*Selected passage:*
====

If a service request is received during a query window, a response can provide more detailed service information about the receiving station or group to the querying station. In some examples, a querying station can coordinate a service request and response event 220 with other stations, such as other stations associated with the querying station in a group, by letting the other stations know in advance that a query will be made. The other interested stations in the group can then wake during the query window to listen to the detailed service information. As illustrated in FIG. 2, social and service information of the groups can be more efficiently exchange using a coordinated request and response service discovery protocol according to the present subject matter. In FIG. 2, the dashed lines extending from the request and response events 220 indicate that other stations (S) can listen for, and discover, service information using a service request of a different station. Efficiency can be realized in terms of reduced communication traffic, and wider information exchange with reduced power consumption of each station of the system.
In certain examples, a group can include only members that can directly communicate with each other member of the group directly. This type of group can be referred to as a group arranged to communicate with each other station of the group using a single hop. For a new member to join the group, the new member may be expected to communicate directly with each existing member of the group before being accepted to the group.
In certain examples, each station can be a wireless station. In some examples, each station can include a transmitter, a receiver, or a transceiver capable of communication over an Institute of Electrical and Electronic Engineers (IEEE) 802.11 compatible wireless network. In certain examples, a wireless communication module can include a transmitter, a receiver, or a transceiver capable of communication over an IEEE 802.11 compatible wireless network. IN some examples, the wireless communication module can include a processor, memory and an antenna operable with an IEEE 802.11 compatible transmitter, receiver, or transceiver. In certain examples, the wireless communication module can wirelessly communicate information be stored in, or retrieved from the memory. In some examples, the transceiver, transmitter, or receiver can exchange control commands with the processor to control a mode of the wireless communication device such as switching the wireless communication device or a portion thereof into and out of a sleep mode, for example.
FIG. 3 illustrates generally an example method 300 of coordinated request and response service discovery. The example method 300 illustrates communication activity of four stations (A, B, C, D). The first three stations (A, B, C) can be associated in a group. In certain examples, a fourth station (D) can be associated with a second group. In certain examples, the fourth station may not be associated with a group. In certain examples, the stations (A, B, C) associated with the first group can alternately transmit or broadcast a publishing beacon 301 to advertise social information or service information associated with the first group. For example, the first station (A) of first group can broadcast a first publishing beacon 301 _A, a beacon interval (T) later; the second station (B) of the first group can broadcast a second publishing beacon 301 _B. A beacon interval (T) later, the third station (C) of the first group can broadcast a third publishing beacon 301 _C. In general, a station can switch to a sleep mode between broadcasts of the publishing beacons. In certain examples, a sleep mode can conserve battery energy by operating the station's processor, memory, or transceiver in a reduced energy mode of operation that can extend operation of the station between charges of the battery.

====

*Given data:*
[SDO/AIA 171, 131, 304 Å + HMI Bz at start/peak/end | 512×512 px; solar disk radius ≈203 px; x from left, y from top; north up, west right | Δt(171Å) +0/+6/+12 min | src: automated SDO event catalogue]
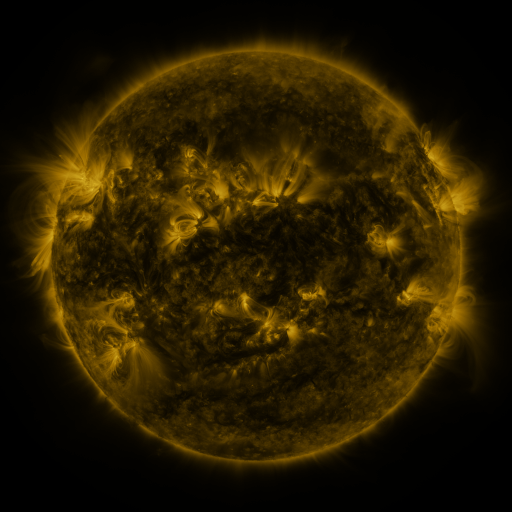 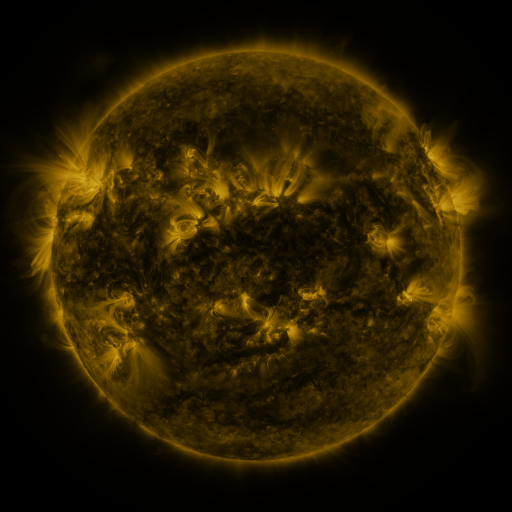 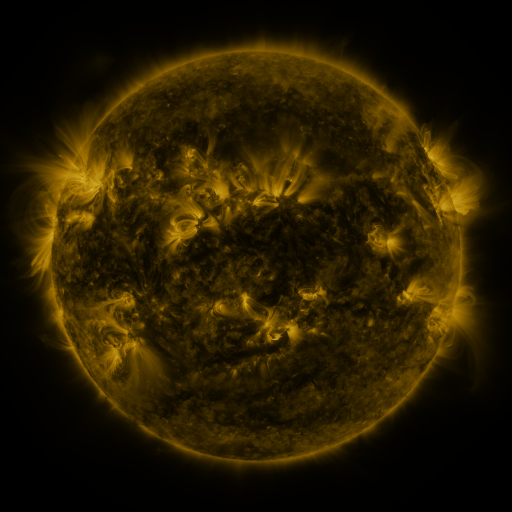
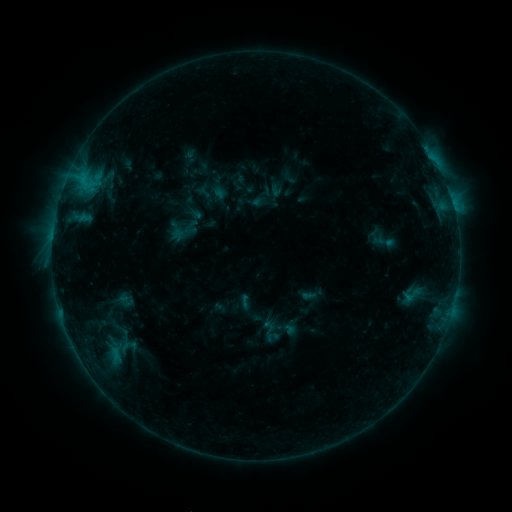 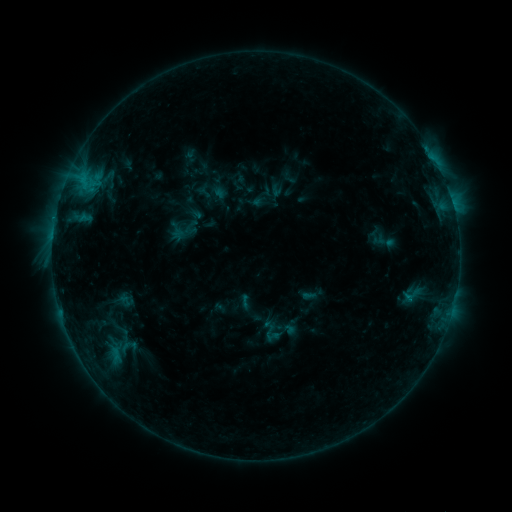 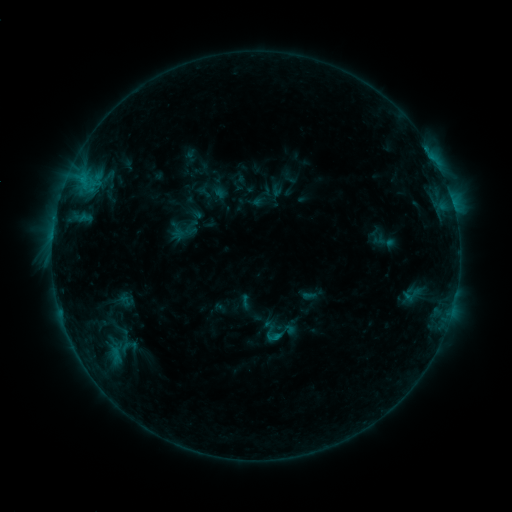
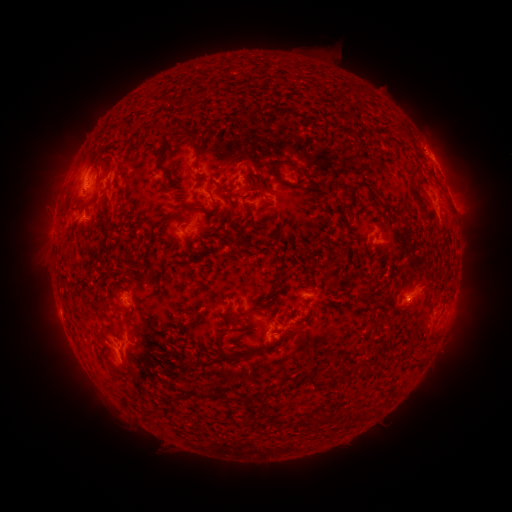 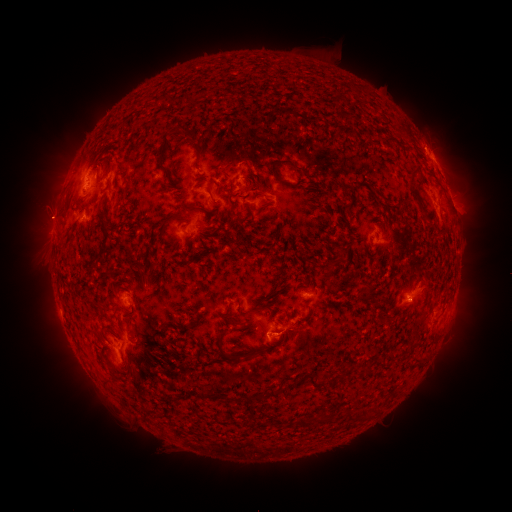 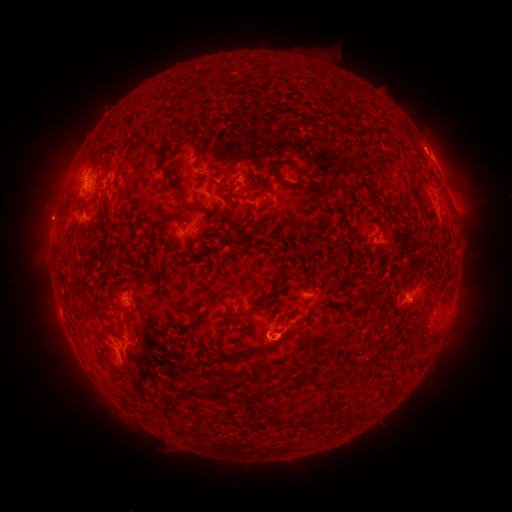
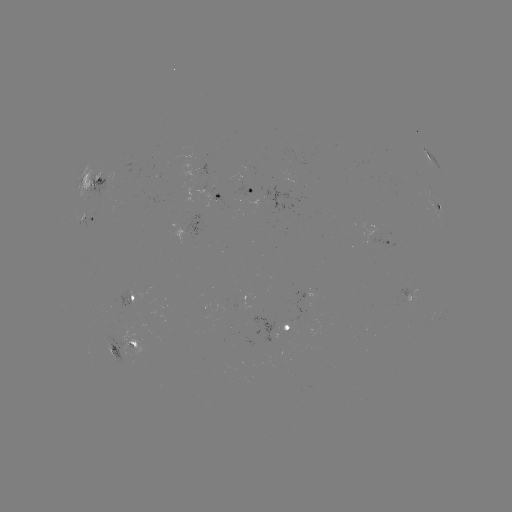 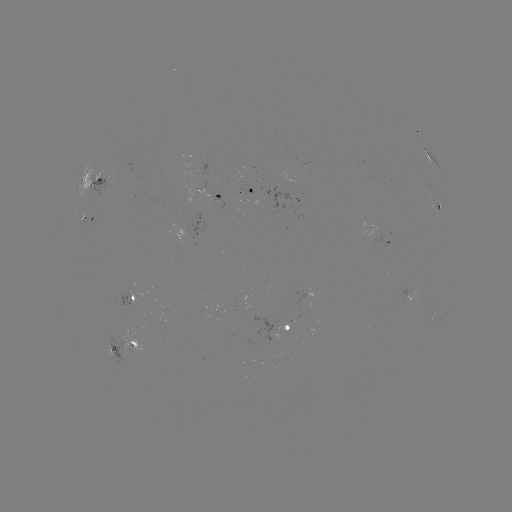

====

*Required task:* Please return the part of the service discovery passage starting at "In certain examples, a group" and ending at "to the group.", copied word for word.

*Output of the task:*
In certain examples, a group can include only members that can directly communicate with each other member of the group directly. This type of group can be referred to as a group arranged to communicate with each other station of the group using a single hop. For a new member to join the group, the new member may be expected to communicate directly with each existing member of the group before being accepted to the group.